[Start of Attachment]

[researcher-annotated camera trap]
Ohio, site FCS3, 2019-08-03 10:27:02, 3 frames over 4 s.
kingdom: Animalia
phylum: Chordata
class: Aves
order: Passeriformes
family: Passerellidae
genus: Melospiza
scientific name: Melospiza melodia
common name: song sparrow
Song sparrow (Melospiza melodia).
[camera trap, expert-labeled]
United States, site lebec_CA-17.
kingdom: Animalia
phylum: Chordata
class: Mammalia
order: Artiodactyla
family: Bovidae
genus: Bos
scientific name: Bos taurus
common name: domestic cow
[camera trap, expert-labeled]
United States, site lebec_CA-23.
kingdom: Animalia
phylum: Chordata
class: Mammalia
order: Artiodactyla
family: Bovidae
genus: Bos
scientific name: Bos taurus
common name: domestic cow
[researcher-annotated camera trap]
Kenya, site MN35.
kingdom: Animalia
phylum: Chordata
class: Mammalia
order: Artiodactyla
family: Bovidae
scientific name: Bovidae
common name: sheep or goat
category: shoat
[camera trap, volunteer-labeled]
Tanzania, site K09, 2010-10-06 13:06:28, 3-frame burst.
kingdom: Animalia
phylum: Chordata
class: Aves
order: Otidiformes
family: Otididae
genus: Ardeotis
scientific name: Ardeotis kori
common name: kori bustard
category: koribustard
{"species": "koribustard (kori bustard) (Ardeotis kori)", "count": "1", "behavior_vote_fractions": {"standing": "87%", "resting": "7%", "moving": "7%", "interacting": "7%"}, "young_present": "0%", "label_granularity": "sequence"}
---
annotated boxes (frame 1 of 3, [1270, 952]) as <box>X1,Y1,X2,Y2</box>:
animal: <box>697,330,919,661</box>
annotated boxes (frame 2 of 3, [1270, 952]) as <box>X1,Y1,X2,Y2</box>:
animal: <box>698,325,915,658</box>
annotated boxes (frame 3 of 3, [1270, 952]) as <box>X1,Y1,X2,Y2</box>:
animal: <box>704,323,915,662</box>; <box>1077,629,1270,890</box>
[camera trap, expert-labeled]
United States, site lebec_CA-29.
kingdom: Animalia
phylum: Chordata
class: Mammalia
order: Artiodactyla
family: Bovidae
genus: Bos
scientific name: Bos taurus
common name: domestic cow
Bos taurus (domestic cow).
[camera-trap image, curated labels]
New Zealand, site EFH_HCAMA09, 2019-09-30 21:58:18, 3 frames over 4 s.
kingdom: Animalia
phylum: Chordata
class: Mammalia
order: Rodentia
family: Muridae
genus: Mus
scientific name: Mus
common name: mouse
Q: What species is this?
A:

[End of Attachment]

** What is expected **
Copy out the material word for word and line for line.

** Output of the exercise **
[researcher-annotated camera trap]
Ohio, site FCS3, 2019-08-03 10:27:02, 3 frames over 4 s.
kingdom: Animalia
phylum: Chordata
class: Aves
order: Passeriformes
family: Passerellidae
genus: Melospiza
scientific name: Melospiza melodia
common name: song sparrow
Song sparrow (Melospiza melodia).
[camera trap, expert-labeled]
United States, site lebec_CA-17.
kingdom: Animalia
phylum: Chordata
class: Mammalia
order: Artiodactyla
family: Bovidae
genus: Bos
scientific name: Bos taurus
common name: domestic cow
[camera trap, expert-labeled]
United States, site lebec_CA-23.
kingdom: Animalia
phylum: Chordata
class: Mammalia
order: Artiodactyla
family: Bovidae
genus: Bos
scientific name: Bos taurus
common name: domestic cow
[researcher-annotated camera trap]
Kenya, site MN35.
kingdom: Animalia
phylum: Chordata
class: Mammalia
order: Artiodactyla
family: Bovidae
scientific name: Bovidae
common name: sheep or goat
category: shoat
[camera trap, volunteer-labeled]
Tanzania, site K09, 2010-10-06 13:06:28, 3-frame burst.
kingdom: Animalia
phylum: Chordata
class: Aves
order: Otidiformes
family: Otididae
genus: Ardeotis
scientific name: Ardeotis kori
common name: kori bustard
category: koribustard
{"species": "koribustard (kori bustard) (Ardeotis kori)", "count": "1", "behavior_vote_fractions": {"standing": "87%", "resting": "7%", "moving": "7%", "interacting": "7%"}, "young_present": "0%", "label_granularity": "sequence"}
---
annotated boxes (frame 1 of 3, [1270, 952]) as <box>X1,Y1,X2,Y2</box>:
animal: <box>697,330,919,661</box>
annotated boxes (frame 2 of 3, [1270, 952]) as <box>X1,Y1,X2,Y2</box>:
animal: <box>698,325,915,658</box>
annotated boxes (frame 3 of 3, [1270, 952]) as <box>X1,Y1,X2,Y2</box>:
animal: <box>704,323,915,662</box>; <box>1077,629,1270,890</box>
[camera trap, expert-labeled]
United States, site lebec_CA-29.
kingdom: Animalia
phylum: Chordata
class: Mammalia
order: Artiodactyla
family: Bovidae
genus: Bos
scientific name: Bos taurus
common name: domestic cow
Bos taurus (domestic cow).
[camera-trap image, curated labels]
New Zealand, site EFH_HCAMA09, 2019-09-30 21:58:18, 3 frames over 4 s.
kingdom: Animalia
phylum: Chordata
class: Mammalia
order: Rodentia
family: Muridae
genus: Mus
scientific name: Mus
common name: mouse
Q: What species is this?
A:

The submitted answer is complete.